What the exercise asks »
Reproduce the lines of the material exactly, excluding every image.

Questions about pictured scenes:
— START —

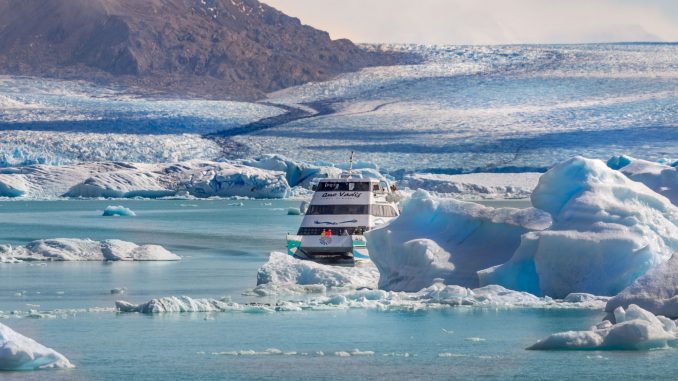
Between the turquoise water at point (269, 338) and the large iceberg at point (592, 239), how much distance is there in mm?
755

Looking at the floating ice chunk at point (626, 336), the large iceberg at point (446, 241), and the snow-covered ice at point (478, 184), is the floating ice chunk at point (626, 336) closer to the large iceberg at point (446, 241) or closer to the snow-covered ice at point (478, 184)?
the large iceberg at point (446, 241)

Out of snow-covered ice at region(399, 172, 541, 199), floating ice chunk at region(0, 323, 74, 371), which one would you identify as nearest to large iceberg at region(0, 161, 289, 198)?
snow-covered ice at region(399, 172, 541, 199)

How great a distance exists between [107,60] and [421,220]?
5477cm

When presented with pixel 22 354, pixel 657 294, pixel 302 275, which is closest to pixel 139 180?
pixel 302 275

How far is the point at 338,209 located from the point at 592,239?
7914 mm

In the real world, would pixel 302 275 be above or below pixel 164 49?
below

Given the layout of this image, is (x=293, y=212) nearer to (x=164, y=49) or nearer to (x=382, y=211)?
(x=382, y=211)

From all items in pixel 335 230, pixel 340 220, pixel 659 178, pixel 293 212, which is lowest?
pixel 293 212

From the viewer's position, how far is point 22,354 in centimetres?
923

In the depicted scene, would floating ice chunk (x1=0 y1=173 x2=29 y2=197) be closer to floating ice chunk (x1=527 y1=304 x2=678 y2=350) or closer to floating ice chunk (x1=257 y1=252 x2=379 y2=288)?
floating ice chunk (x1=257 y1=252 x2=379 y2=288)

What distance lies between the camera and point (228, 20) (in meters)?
74.5

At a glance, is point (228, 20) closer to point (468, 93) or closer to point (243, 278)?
point (468, 93)

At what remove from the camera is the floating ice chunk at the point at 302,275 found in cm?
1512

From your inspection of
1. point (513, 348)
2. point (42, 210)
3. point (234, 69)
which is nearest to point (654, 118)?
point (42, 210)
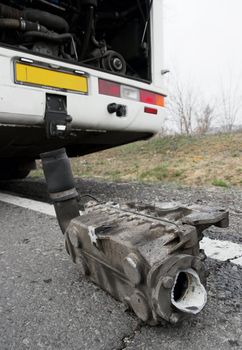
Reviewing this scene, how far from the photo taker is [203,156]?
5039 millimetres

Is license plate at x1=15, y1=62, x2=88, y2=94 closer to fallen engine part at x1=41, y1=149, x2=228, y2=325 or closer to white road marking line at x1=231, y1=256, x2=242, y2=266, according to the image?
fallen engine part at x1=41, y1=149, x2=228, y2=325

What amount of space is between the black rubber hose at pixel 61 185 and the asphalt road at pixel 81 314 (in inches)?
10.3

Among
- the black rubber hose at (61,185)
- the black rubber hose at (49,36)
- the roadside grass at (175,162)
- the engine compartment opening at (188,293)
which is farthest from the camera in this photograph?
the roadside grass at (175,162)

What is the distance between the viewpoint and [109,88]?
104 inches

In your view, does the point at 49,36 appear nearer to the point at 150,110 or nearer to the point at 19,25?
the point at 19,25

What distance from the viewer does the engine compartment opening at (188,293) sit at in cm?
92

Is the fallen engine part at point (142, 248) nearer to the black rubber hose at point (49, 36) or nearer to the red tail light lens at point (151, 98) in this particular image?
the black rubber hose at point (49, 36)

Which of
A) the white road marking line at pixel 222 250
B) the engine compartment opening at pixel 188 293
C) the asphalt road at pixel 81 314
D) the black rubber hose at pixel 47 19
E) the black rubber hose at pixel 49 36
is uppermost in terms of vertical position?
the black rubber hose at pixel 47 19

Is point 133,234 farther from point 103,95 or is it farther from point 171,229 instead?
point 103,95

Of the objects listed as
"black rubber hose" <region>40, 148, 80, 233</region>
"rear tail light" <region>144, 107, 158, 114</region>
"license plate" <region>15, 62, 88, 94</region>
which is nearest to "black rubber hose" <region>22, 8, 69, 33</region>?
"license plate" <region>15, 62, 88, 94</region>

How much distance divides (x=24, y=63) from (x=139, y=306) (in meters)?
1.72

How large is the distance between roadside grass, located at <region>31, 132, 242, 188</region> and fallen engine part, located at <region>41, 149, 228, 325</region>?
7.99 ft

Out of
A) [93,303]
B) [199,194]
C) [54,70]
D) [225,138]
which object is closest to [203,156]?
[225,138]

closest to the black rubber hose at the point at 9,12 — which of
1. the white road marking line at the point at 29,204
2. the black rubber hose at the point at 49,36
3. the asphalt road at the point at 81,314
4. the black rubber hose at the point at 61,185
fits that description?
the black rubber hose at the point at 49,36
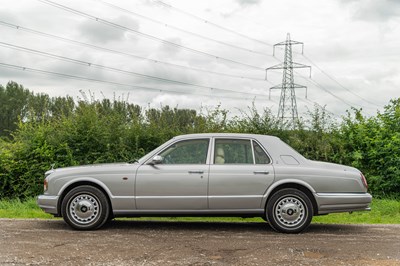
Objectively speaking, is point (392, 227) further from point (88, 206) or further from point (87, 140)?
point (87, 140)

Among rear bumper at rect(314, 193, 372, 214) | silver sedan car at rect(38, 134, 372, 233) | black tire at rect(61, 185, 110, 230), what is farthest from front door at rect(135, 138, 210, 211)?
rear bumper at rect(314, 193, 372, 214)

— END —

Exercise output »
Between the turquoise water at point (269, 338) and the large iceberg at point (592, 239), how much distance is there in mm?
755

Looking at the floating ice chunk at point (626, 336), the large iceberg at point (446, 241), and the snow-covered ice at point (478, 184), is the floating ice chunk at point (626, 336) closer to the large iceberg at point (446, 241) or closer to the snow-covered ice at point (478, 184)?
the large iceberg at point (446, 241)

Out of snow-covered ice at region(399, 172, 541, 199), floating ice chunk at region(0, 323, 74, 371), which one would you identify as nearest to large iceberg at region(0, 161, 289, 198)?
snow-covered ice at region(399, 172, 541, 199)

How great a distance exists between [107,60] and [421,220]?
5477cm

When presented with pixel 22 354, pixel 657 294, pixel 302 275, which is closest to pixel 139 180?
pixel 302 275

How far is the point at 338,209 located from the point at 592,239?
7914 mm

In the real world, would pixel 302 275 be above or below pixel 164 49?
below

Given the layout of this image, is (x=293, y=212) nearer to (x=164, y=49) or nearer to (x=382, y=211)?
(x=382, y=211)

From all items in pixel 335 230, pixel 340 220, pixel 659 178, pixel 293 212, which is lowest?
pixel 293 212

From the viewer's position, how far is point 22,354 in centimetres?
923

In the depicted scene, would floating ice chunk (x1=0 y1=173 x2=29 y2=197) be closer to floating ice chunk (x1=527 y1=304 x2=678 y2=350) or closer to floating ice chunk (x1=257 y1=252 x2=379 y2=288)?
floating ice chunk (x1=257 y1=252 x2=379 y2=288)

What distance lies between the camera and point (228, 20) (in meters)?
74.5

At a glance, is point (228, 20) closer to point (468, 93) or closer to point (243, 278)?
point (468, 93)

At what remove from the camera is the floating ice chunk at the point at 302,275 found in cm?
1512

From your inspection of
1. point (513, 348)
2. point (42, 210)
3. point (234, 69)
which is nearest to point (654, 118)?
point (42, 210)
Reviewing this scene, how far from the photo taker is [203,156]?
5039 millimetres

Is license plate at x1=15, y1=62, x2=88, y2=94 closer to fallen engine part at x1=41, y1=149, x2=228, y2=325 or closer to white road marking line at x1=231, y1=256, x2=242, y2=266, according to the image?
fallen engine part at x1=41, y1=149, x2=228, y2=325

What amount of space is between the black rubber hose at pixel 61 185 and the asphalt road at pixel 81 314 (in inches)?
10.3

Among
- the black rubber hose at (61,185)
- the black rubber hose at (49,36)
- the roadside grass at (175,162)
- the engine compartment opening at (188,293)
which is farthest from the camera in this photograph?
the roadside grass at (175,162)

What is the distance between the viewpoint and [109,88]?
104 inches

In your view, does the point at 49,36 appear nearer to the point at 150,110 or nearer to the point at 19,25?
the point at 19,25

What distance from the viewer does the engine compartment opening at (188,293) sit at in cm?
92

Is the fallen engine part at point (142, 248) nearer to the black rubber hose at point (49, 36) or nearer to the red tail light lens at point (151, 98) in this particular image?
the black rubber hose at point (49, 36)

Which of
A) the white road marking line at pixel 222 250
B) the engine compartment opening at pixel 188 293
C) the asphalt road at pixel 81 314
D) the black rubber hose at pixel 47 19
E) the black rubber hose at pixel 49 36
is uppermost in terms of vertical position?
the black rubber hose at pixel 47 19

Is point 133,234 farther from point 103,95 or is it farther from point 171,229 instead?
point 103,95

Of the objects listed as
"black rubber hose" <region>40, 148, 80, 233</region>
"rear tail light" <region>144, 107, 158, 114</region>
"license plate" <region>15, 62, 88, 94</region>
which is nearest to "black rubber hose" <region>22, 8, 69, 33</region>?
"license plate" <region>15, 62, 88, 94</region>

How much distance divides (x=24, y=63) from (x=139, y=306) (in meters)?
1.72

How large is the distance between roadside grass, located at <region>31, 132, 242, 188</region> and fallen engine part, located at <region>41, 149, 228, 325</region>?
7.99 ft

Out of
A) [93,303]
B) [199,194]
C) [54,70]
D) [225,138]
which object is closest to [203,156]?
[225,138]

closest to the black rubber hose at the point at 9,12 — which of
1. the white road marking line at the point at 29,204
2. the black rubber hose at the point at 49,36
3. the asphalt road at the point at 81,314
4. the black rubber hose at the point at 61,185
fits that description?
the black rubber hose at the point at 49,36
Objectively speaking, is point (392, 227) further from point (88, 206) or further from point (87, 140)?
point (87, 140)

Among rear bumper at rect(314, 193, 372, 214) | silver sedan car at rect(38, 134, 372, 233) | black tire at rect(61, 185, 110, 230), what is farthest from front door at rect(135, 138, 210, 211)?
rear bumper at rect(314, 193, 372, 214)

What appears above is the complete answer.